Data-crunching is helping colleges get more students to a degree, reports Joseph B. Treaster in the New York Times.
At Georgia State’s nursing school, the faculty used to believe that doing well in an introductory nursing class predicted who’d graduate. “Predictive analytics” showed that students could recover from a C in nursing — but not in math.
. . . fewer than 10 percent of nursing students with a C in math graduated, compared with about 80 percent of students with at least a B+. Algebra and statistics, it seems, were providing an essential foundation for later classes in biology, microbiology, physiology and pharmacology.

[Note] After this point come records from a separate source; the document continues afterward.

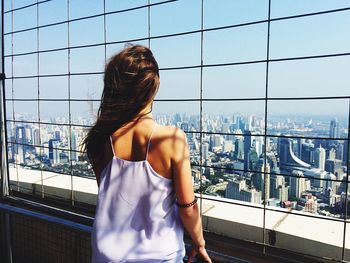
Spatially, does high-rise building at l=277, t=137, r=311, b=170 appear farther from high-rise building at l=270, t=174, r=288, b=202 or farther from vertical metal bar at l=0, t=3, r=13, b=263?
vertical metal bar at l=0, t=3, r=13, b=263

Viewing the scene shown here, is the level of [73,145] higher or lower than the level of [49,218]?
higher

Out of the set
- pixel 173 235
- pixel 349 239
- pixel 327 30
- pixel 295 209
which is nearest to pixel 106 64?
pixel 173 235

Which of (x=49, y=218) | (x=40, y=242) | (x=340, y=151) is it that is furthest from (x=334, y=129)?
(x=40, y=242)

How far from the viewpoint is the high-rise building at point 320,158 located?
1.94m

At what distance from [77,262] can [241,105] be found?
5.18 ft

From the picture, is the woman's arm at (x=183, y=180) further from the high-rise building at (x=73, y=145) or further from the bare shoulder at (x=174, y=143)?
the high-rise building at (x=73, y=145)

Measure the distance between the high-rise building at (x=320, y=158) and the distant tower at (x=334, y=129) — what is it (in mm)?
143

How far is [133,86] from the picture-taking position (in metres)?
0.82

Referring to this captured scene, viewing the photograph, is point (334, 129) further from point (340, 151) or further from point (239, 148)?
point (239, 148)

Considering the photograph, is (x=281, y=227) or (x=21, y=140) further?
(x=21, y=140)

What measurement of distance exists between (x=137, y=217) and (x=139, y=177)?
0.36 feet

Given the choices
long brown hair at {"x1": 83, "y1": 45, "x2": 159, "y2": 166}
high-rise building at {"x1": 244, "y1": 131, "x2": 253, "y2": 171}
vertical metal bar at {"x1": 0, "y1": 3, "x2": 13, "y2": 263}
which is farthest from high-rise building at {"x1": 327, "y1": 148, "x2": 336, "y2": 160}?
vertical metal bar at {"x1": 0, "y1": 3, "x2": 13, "y2": 263}

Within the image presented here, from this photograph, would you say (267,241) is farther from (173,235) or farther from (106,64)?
(106,64)

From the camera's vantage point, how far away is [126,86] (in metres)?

The University of Arizona discovered that earning an A or B in the first-year writing course is a critical step to a degree. UA is devoting more resources to the course and to helping weaker students improve.
Credit: Mirko Illic
A variety of factors go into predictive analytics, writes Treaster. In addition to test scores and grades, personal information and coursework, programs analyze “how frequently (students) are seeing advisers and tutors and how actively they are engaging in the campus networks where professors post homework assignments, lecture notes, comments and grades.”
Companies promise colleges they can identify when a student goes off the success track, as defined by previous students. That can alert an advisor to check in with the student.
Georgia State, which uses analytics, doubled its advising staff. The six-year graduation rate rose 6 points, to 54 percent.